____ Passage to read

Both old and new versions beat built-in maps consistently for single inserts into maps up to 100 elements. While performance of CHAMP starts to become better for the largest dictionaries, it is more affected by outliers in its internal structure, making the 1k elements case particularly slow.

`from_list`

old / new	10	100	1k	10k	100k	1m
node / real	295/251ns	7.5/6.6us	96/82us	958/988us	17/11ms	259/139ms
bun / real	292/253ns	8.8/6.2us	104/59us	1.2/0.8ms	25/11ms	392/148ms
node / adjusted	244/165ns	4.2/4.5us	52/42us	801/419us	14/7.4ms	213/102ms
bun / adjusted	195/312ns	5.0/6.6us	65/70ns	853/532us	16/8.1ms	259/91ms

from_list shows the power of transients, making it over twice as fast than a copying implementation for large dictionaries. A version exceeding native Maps speed can be achieved, but would require making the single insert case slower.

`fold`

old / new	10	100	1k	10k	100k	1m
node	210/15ns	1.6/0.2us	15/0.9us	338/15us	2.6/0.3ms	51/2.0ms
bun	100/8.8ns	1.2/0.2us	12/0.9us	110/14us	1.9/0.4ms	39/3.9ms

The old fold implementation used to_list under the hood, so performance improved massively. Not only that, but the new dictionary can be iterated faster than built-in maps, too!

Discussion

All of the tested operations perform at least equally as fast as the current implementation. Most show significant performance increases as the dictionaries get bigger, but (except for insert) this doesn't seem to come at a cost for small dictionaries. While CHAMP features some highly specialized update routines, it is still less than half the amount of code as the current version.

Eliminating additional overhead, we can see that CHAMP can be competitive with built-in maps for get and insert operations up to dictionaries of around 1000 elements. Many of the benchmarks show a significant overhead for both result construction and isEquals. Both versions of the dictionary readily beat built-in maps once iteration or persistence is involved.

________
____ Source material

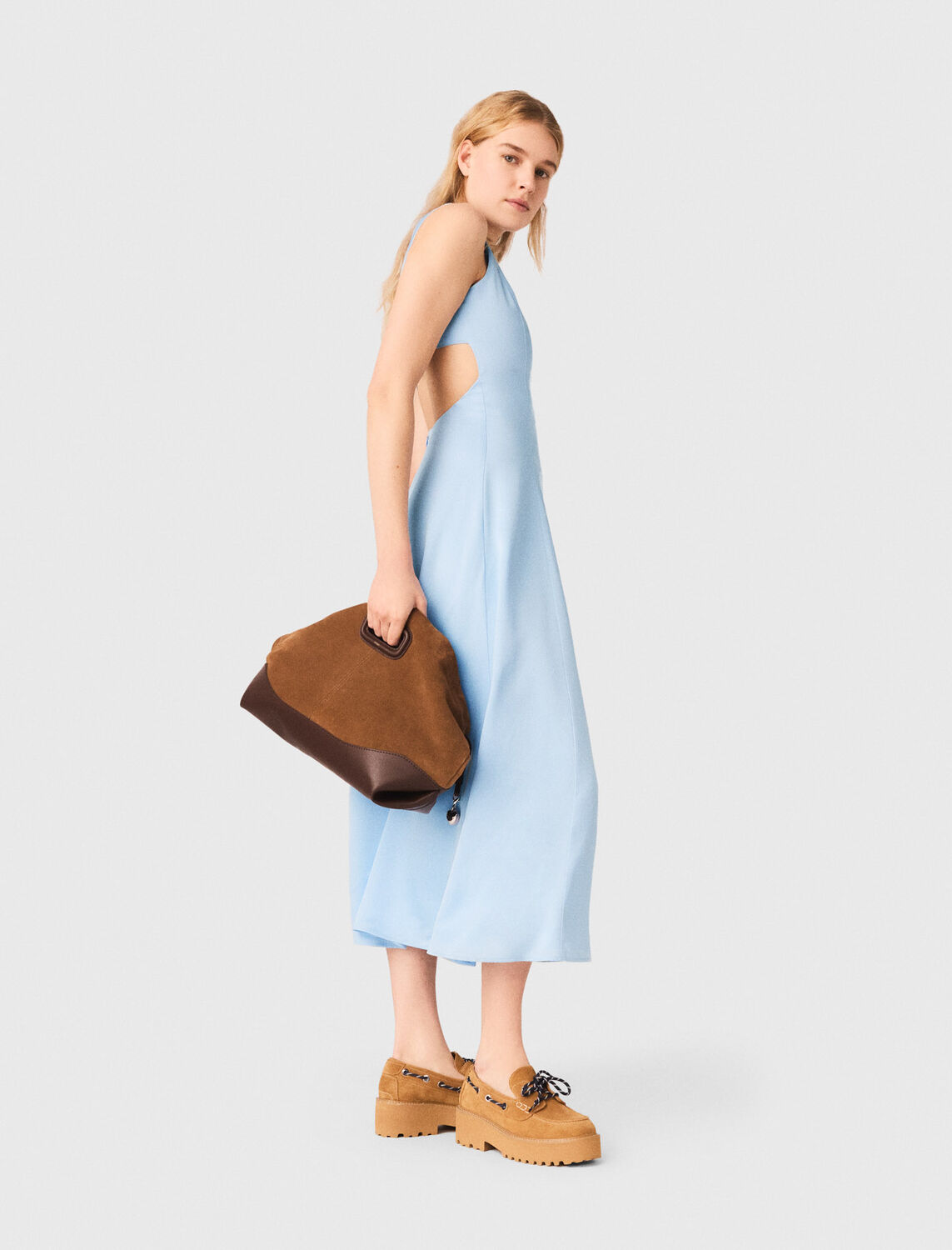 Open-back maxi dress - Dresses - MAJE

________
____ Source material

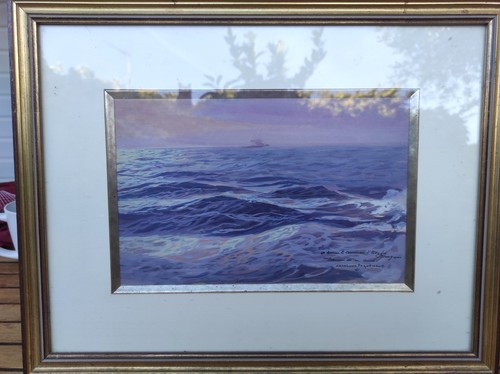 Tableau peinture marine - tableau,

________

### Task set
A - Translate this sentence from the CHAMP benchmark write-up into Spanish: "The old fold implementation used to_list under the hood, so performance improved massively."
B - Carry on with the CHAMP benchmark write-up, starting after its final sentence.
The entries have no connection to the CHAMP benchmark write-up.

### Responses to the exercise
A - La antigua implementación de fold usaba to_list internamente, por lo que el rendimiento mejoró enormemente.

B -
Future work

While the immediate space for optimizations has been thoroughly explored, there might still be improvements by finding better mutating algorithms, or by exploring caching with the MEMCHAMP variant. While equality already uses the internal structure of the map, I suspect that similar optimizations could be done to all set-like operations (merge, union, intersection, difference, etc), using the internal structure to quickly combine nodes instead of working on the element level.

Since bulk operations are particularly fast, I think adding the missing merge_list or insert_from_list function might be useful. To avoid the overhead from results, a function similar to get_or_default could be provided.

Moving dictionary into the compiler and parameterising it over the used getHash and isEquals function would allow the compiler to inject monomorphised versions of these functions for the concrete key type used, skipping the generic implementations alltogether. Long term, escape analysis or similar techniques could be used to insert transients automatically.

While working on the dictionary, I noticed that the tag is ignored for the hash code of all custom types, meaning that Ok(0) or Error(0) hash to the same value. This mostly affects variants without attached data, which all hash to 0, causing the dictionary to degrade to a linear search. I'll open up a discussion at some point since I have some additional thought about the hash an equals functions ^^

Related work

The results presented here and by Steindorfer and Vinju have been confirmed independently by the Scala, Closure and ClosureScript communities, all implementing a variant of CHAMP as their default HashMap implementation. I also referenced this Go implementation for their handling of transients.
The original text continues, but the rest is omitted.